Good morning! Lots of good stuff to cover this week but first, a few quick announcements:

— the morning shakeout is now over 3,000 subscribers strong! I continue to be blown away by the interest and I’m extremely grateful for your loyalty, support and feedback. It’s been my goal since the beginning to clue you in to interesting reading and listening material while inspiring productive dialogue and healthy debate around the topics and issues being discussed. Writing and sharing the morning shakeout has been one of the most enjoyable parts of my week for well over a year now. Many thanks to all of you for helping make it that way.   

— Another thank you goes out to this month’s sponsor, Generation UCAN. This company has a super cool story and makes products that I trust and use in my own training. In fact, UCAN’s SuperStarch drink mix (I’m partial to Tropical Orange) has been my go-to fuel choice before my longest runs and toughest workouts as I prepare for the Boston Marathon in April 17. I also use the Vanilla Cream protein mix to kickstart the recovery process afterward. As part of the sponsorship, UCAN is offering a 15% discount to readers of the morning shakeout. Simply go the UCAN web store, load up on products, enter the code SHAKEOUT at checkout and receive 15% off your purchase. Easy as that!

— Mark your calendars for Thursday, March 16 from 4-5 PM PST/7-8 PM EST. I’ll be taking part in a webinar with UCAN athlete and three-time Olympian Dathan Ritzenhein. We’re going to talk marathon training and racing, fueling, and recovery. That’s it. And before anyone asks, any other topics you’d like me to cover with Dathan will have to wait for another time. I’ll share signup details for the webinar here next week, so stay tuned. 

And without further ado, onto the main course. Enjoy!

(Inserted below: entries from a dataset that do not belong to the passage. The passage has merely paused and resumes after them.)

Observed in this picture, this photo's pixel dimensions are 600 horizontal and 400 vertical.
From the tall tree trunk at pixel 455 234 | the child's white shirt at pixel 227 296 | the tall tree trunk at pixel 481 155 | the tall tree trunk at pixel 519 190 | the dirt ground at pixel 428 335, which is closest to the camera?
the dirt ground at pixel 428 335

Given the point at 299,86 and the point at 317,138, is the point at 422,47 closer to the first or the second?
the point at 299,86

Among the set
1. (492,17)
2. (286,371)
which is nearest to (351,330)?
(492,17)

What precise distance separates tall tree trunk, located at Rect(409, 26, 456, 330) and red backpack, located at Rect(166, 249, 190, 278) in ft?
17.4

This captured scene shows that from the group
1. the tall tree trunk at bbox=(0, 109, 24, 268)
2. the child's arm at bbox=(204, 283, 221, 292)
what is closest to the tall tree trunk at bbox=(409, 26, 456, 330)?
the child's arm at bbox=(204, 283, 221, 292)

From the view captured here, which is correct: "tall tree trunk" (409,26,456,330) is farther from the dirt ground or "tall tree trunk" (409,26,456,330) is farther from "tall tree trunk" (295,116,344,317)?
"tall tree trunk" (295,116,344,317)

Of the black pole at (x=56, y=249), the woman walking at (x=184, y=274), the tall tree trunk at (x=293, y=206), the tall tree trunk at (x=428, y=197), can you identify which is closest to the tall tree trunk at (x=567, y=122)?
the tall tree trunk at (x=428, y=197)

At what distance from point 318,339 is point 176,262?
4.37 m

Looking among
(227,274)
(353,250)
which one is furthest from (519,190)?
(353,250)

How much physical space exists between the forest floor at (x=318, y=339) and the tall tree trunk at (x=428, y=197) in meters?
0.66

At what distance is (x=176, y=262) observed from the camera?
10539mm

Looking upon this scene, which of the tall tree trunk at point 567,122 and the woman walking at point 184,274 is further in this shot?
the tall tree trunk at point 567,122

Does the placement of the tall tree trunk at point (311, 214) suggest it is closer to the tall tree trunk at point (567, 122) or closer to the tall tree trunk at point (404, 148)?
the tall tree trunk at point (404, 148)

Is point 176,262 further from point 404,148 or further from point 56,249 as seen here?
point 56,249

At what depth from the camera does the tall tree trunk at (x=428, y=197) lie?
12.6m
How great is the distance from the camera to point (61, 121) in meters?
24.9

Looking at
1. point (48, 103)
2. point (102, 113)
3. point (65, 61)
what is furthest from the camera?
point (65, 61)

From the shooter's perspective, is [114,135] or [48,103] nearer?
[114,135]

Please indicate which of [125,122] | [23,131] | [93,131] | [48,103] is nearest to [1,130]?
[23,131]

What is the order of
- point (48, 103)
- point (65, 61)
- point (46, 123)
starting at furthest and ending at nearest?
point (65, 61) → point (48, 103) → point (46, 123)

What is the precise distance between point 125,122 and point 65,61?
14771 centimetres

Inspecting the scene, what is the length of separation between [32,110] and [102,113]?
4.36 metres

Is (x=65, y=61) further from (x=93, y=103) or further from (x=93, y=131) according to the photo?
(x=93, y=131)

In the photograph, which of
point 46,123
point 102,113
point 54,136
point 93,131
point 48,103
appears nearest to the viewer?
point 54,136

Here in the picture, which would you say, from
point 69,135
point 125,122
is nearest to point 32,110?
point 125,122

Man boobs and exploding calves! 

Now that I have your attention: Have you ever put on a few pounds in the off-season (or simply because life got in the way) and felt like you were fighting a perpetually uphill battle once you started training again? Former 3:37 1500m runner Colin McCourt can relate. The 32-year-old Brit put on 50 pounds since retiring from competitive running in 2012, tipping the scales at a peak of 207 not all that long ago. But he’s committed to losing the weight—and breaking 16 minutes for 5K—by the end of the year, or he’ll tattoo the names of 17 of his friends to his body. If he does run 15:xx, he’ll stand to make a decent chunk of change from those same friends. He’s blogging about the experience for Athletics Weekly and posting daily video updates from his weight loss journey to Instagram. Check it all out. I’ve been fascinated by this story since morning shakeout reader Matt Thomas brought it to my attention last Tuesday, and I hope to interview McCourt in the coming weeks. So do I think he can do it? No question, so long as he sticks to training consistently and eating well. The incredibly motivated McCourt still has the engine of a race car even though his body currently resembles an oversized truck. But he’s already lost quite a bit of weight and the pace of his training runs has improved significantly as a result. And Christ, just watch the guy run. Despite the extra pounds, he still has the beautiful, bouncy stride of a world-class middle distance runner—and he hasn’t even started doing any speed work yet! I think he’ll smash 16 minutes but more importantly, the real win will be the number of people he inspires along the way. Just check out some of the comments on his Instagram posts. It’s a great story. “I’m trying to trick my legs into getting that old stride back and save my calves from exploding. However, there is nothing I can do about the chafing and the man boobs I’ve acquired—I actually thought about getting a sports bra at one point,” he wrote in his first blog for AW. “But it’s going well—my body is holding up and I am loving this journey I’m on. It’s only the beginning—next week I’ll talk about my weekly routine and my thought process on how I am going to achieve this goal and avoid getting 17 new tattoos.”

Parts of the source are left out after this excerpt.